The income of most farmers in the Kullu Valley comes from apples, a growing monoculture that has replaced large areas of forest, paddy fields and indigenous grains – the villagers’ traditional source of subsistence. Introduced into the valley only halfway through the last century, apples are not entirely suited to the area and are therefore heavily sprayed with harmful pesticides, fungicides and fertilisers.

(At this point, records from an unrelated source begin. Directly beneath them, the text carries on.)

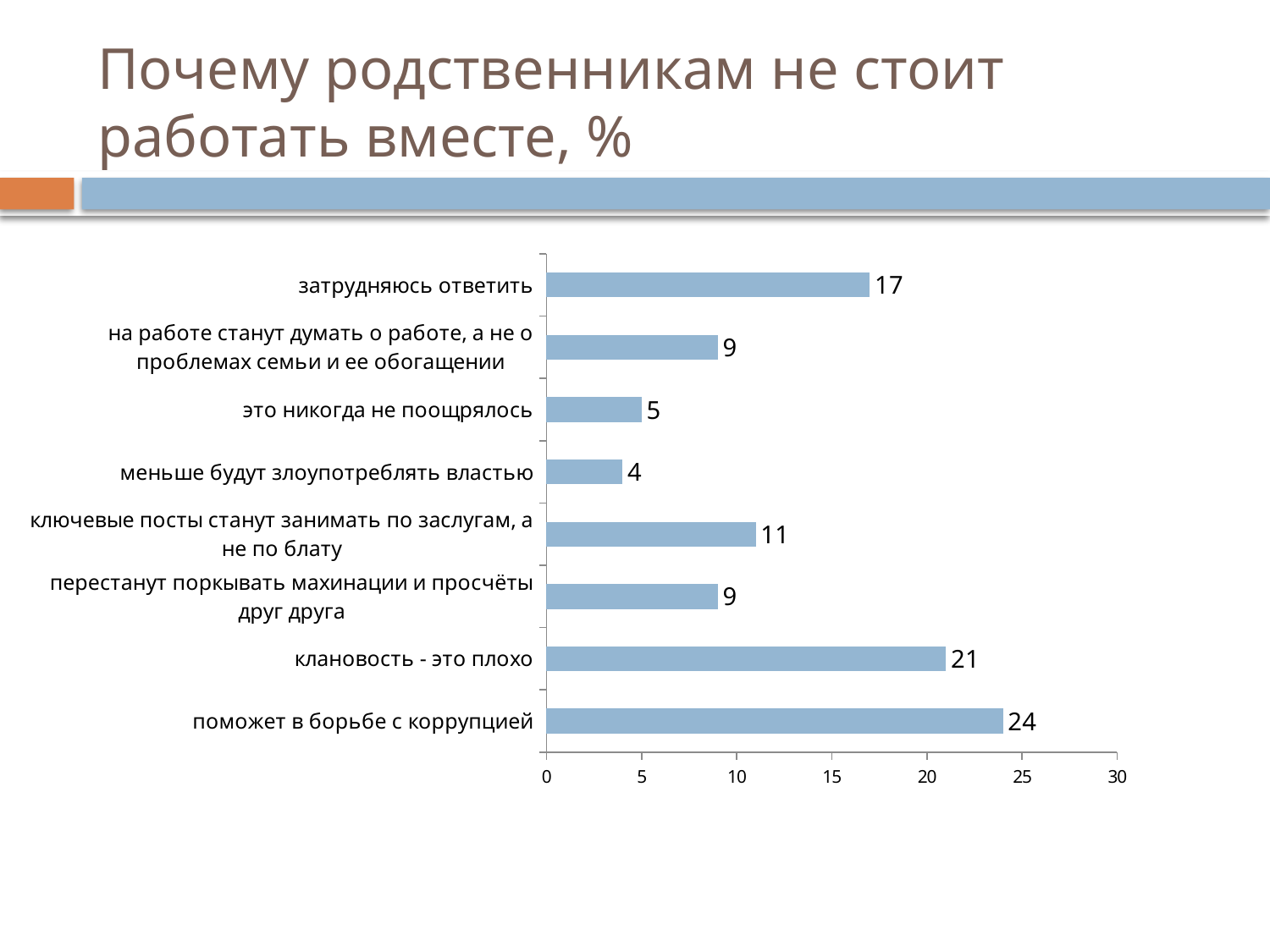
What is the value for "клановость - это плохо"? 21 What is the value for "поможет в борьбе с коррупцией"? 24 Which is larger: the value for "это никогда не поощрялось" or the value for "меньше будут злоупотреблять властью"? это никогда не поощрялось Which category has the highest value? поможет в борьбе с коррупцией What is the difference between the values for "поможет в борьбе с коррупцией" and "клановость - это плохо"? 3 What is the difference between the values for "затрудняюсь ответить" and "ключевые посты станут занимать по заслугам, а не по блату"? 6 What is the value for "ключевые посты станут занимать по заслугам, а не по блату"? 11 What is the title of the slide? Почему родственникам не стоит работать вместе, % What kind of chart is shown on the slide? bar chart How many categories are shown in the chart? 8 Which category has the lowest value? меньше будут злоупотреблять властью What is the value for "затрудняюсь ответить"? 17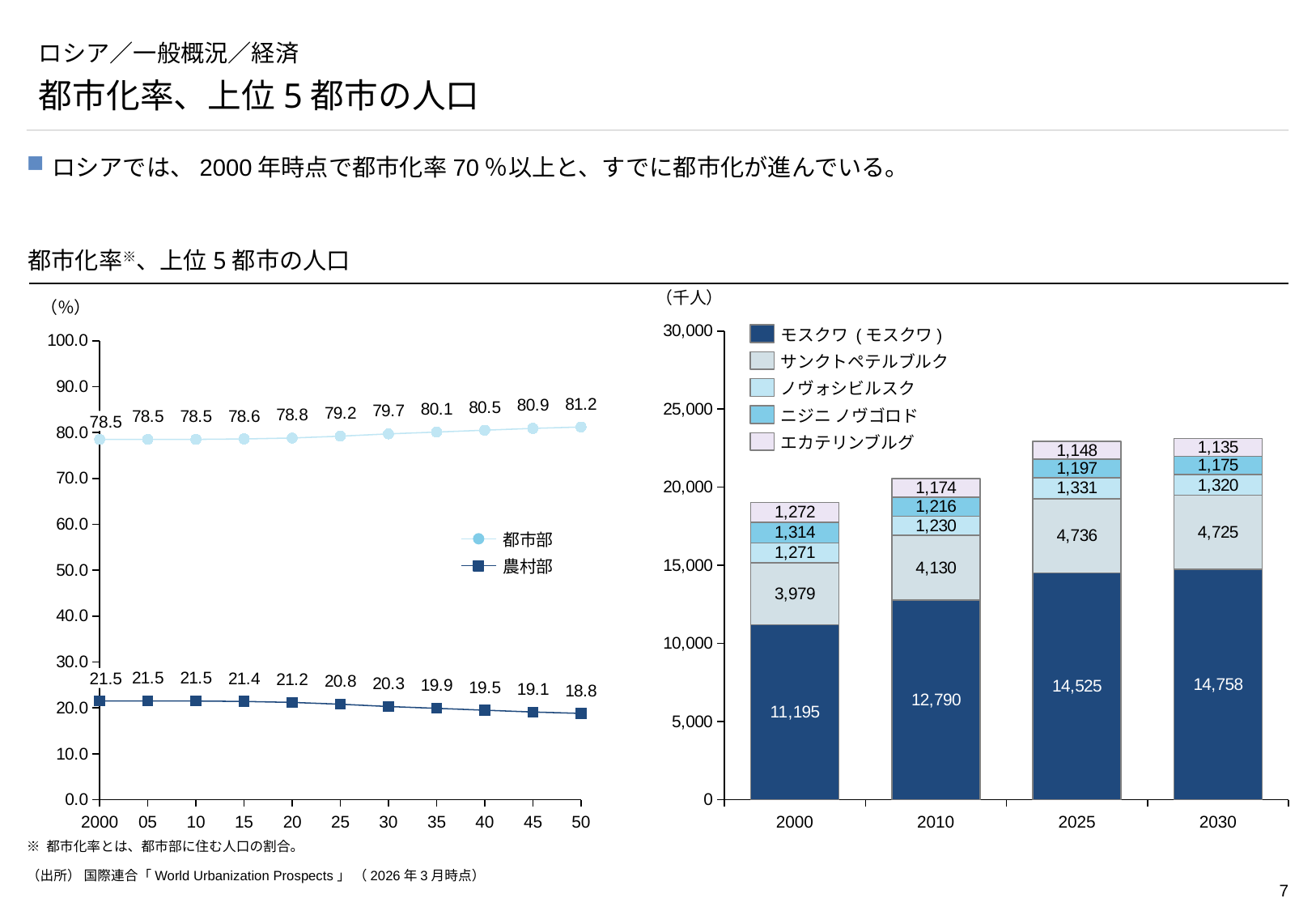
左の都市化率のグラフで、2000年の農村部の値はいくつですか。 21.5 左の都市化率のグラフで、2050年の都市部と農村部の差はいくつですか。 62.4 左の都市化率のグラフで、2050年の都市部の値はいくつですか。 81.2 右の上位5都市の人口のグラフで、2025年のノヴォシビルスクとニジニ ノヴゴロドではどちらが大きいですか。 ノヴォシビルスク 左の都市化率のグラフの凡例には系列がいくつありますか。 2 右の上位5都市の人口のグラフで、2010年のサンクトペテルブルクの値はいくつですか。 4,130 右の上位5都市の人口のグラフで、2030年の棒の合計は20,000より大きいですか、小さいですか。 大きい 左の都市化率のグラフで、都市部の値は2000年から2050年にかけて上昇していますか、下降していますか。 上昇 右の上位5都市の人口のグラフで、2000年の5都市の合計はいくつですか。 19,031 右の上位5都市の人口のグラフはどの種類のグラフですか。 積み上げ棒グラフ 左の都市化率のグラフで、農村部の値が最も低いのは何年ですか。 50（2050年） 右の上位5都市の人口のグラフで、2030年のモスクワの値はいくつですか。 14,758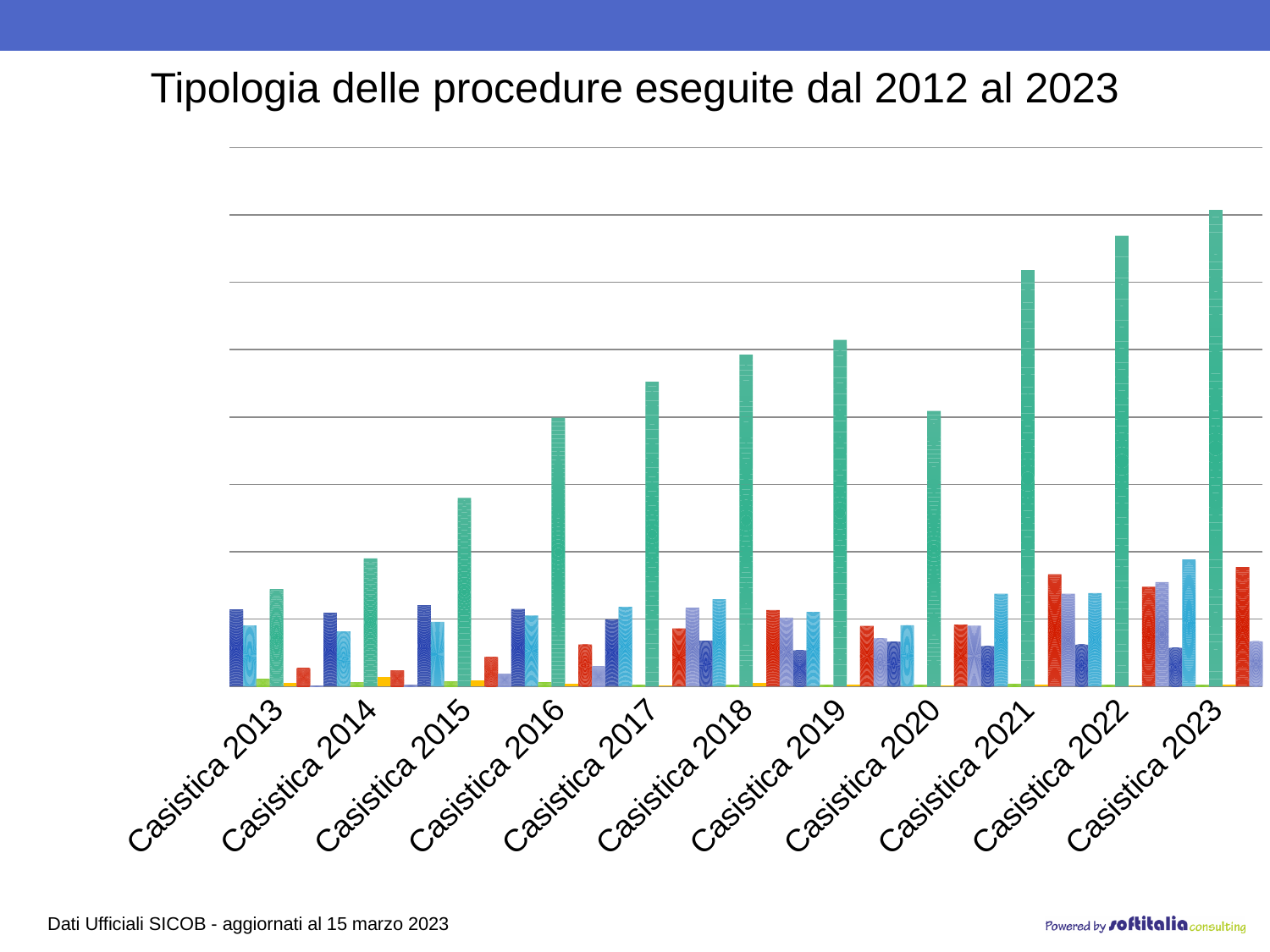
Which category contains the tallest bar in the whole chart? Casistica 2023 Which has the taller green bar, Casistica 2019 or Casistica 2020? Casistica 2019 What kind of chart is shown on the slide? bar chart Which category has the shortest green bar? Casistica 2013 Which has the taller green bar, Casistica 2015 or Casistica 2016? Casistica 2016 What is the title of the chart? Tipologia delle procedure eseguite dal 2012 al 2023 Do the green bars rise or fall from Casistica 2020 to Casistica 2023? rise Do the green bars rise or fall from Casistica 2013 to Casistica 2019? rise Which has the taller red bar, Casistica 2013 or Casistica 2023? Casistica 2023 How many categories are shown along the x axis of the chart? 11 What is the label of the first category on the x axis? Casistica 2013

Those farmers who do not have apple orchards often turn to other natural resources that have a high economic value, such as medicinal herbs and timber. As a result the forests are being degraded at an unsustainable rate and many valuable medicinal plant species are seriously threatened by over-harvesting. The growing need for forest resources such as animal fodder and fuel wood is further degrading the forests, and unrestricted grazing of livestock is preventing natural regeneration of tree seedlings. Many villagers are becoming increasingly dependent on the illicit cultivation of cannabis (bhang) as a means of generating income, which causes plenty of social problems and corruption. If these problems are not dealt with the situation is likely to deteriorate, causing further depletion of natural and social resources, at a great cost to future generations. There are a number of government schemes aimed at tackling these problems; however, they are often difficult to implement due to the remote locations of these villages, the lack of community participation and insufficient expertise at the grassroots level. The aim of Ananda is to work at the grassroots level in order to involve the local community in various projects that will help them conserve and regenerate their valuable natural resources, to generate alternative and sustainable sources of income and meet their needs from the land in a sustainable manner. Ecotourism can serve as a tool for conservation of the natural resources and economical development of the local communities.

Eco-development projects are aimed at bringing together the three stakeholders, namely, the forest department, the local communities, and the ecotourism initiative. The Tourism Department and local tour operators are interested parties whose cooperation can help such projects take off more smoothly.

The proposed State Policy on Ecotourism provides the background policy framework for working out components of such projects.

The nature of public investments in ecotourism projects can be identified to fall under the following four broad categories:

1. Development of facilities for tourists inside and around the valley.
2. Building capacity of local communities for meaningful participation in the activities of ecotourism as providers and managers of services. Community capacity building is also required for enabling local communities as stakeholders interested in ensuring long term conservation of the nature and natural resources so as to ensure sustainable livelihood opportunities for them.
3. Development of publicity material and marketing of the products and services to the larger tourist clientele.
4. Building partnerships, with the forest department as facilitator of ecotourism activities, with the Department of Tourism, the private tour operators, NGOs, and the local institutions such as panchayats, etc.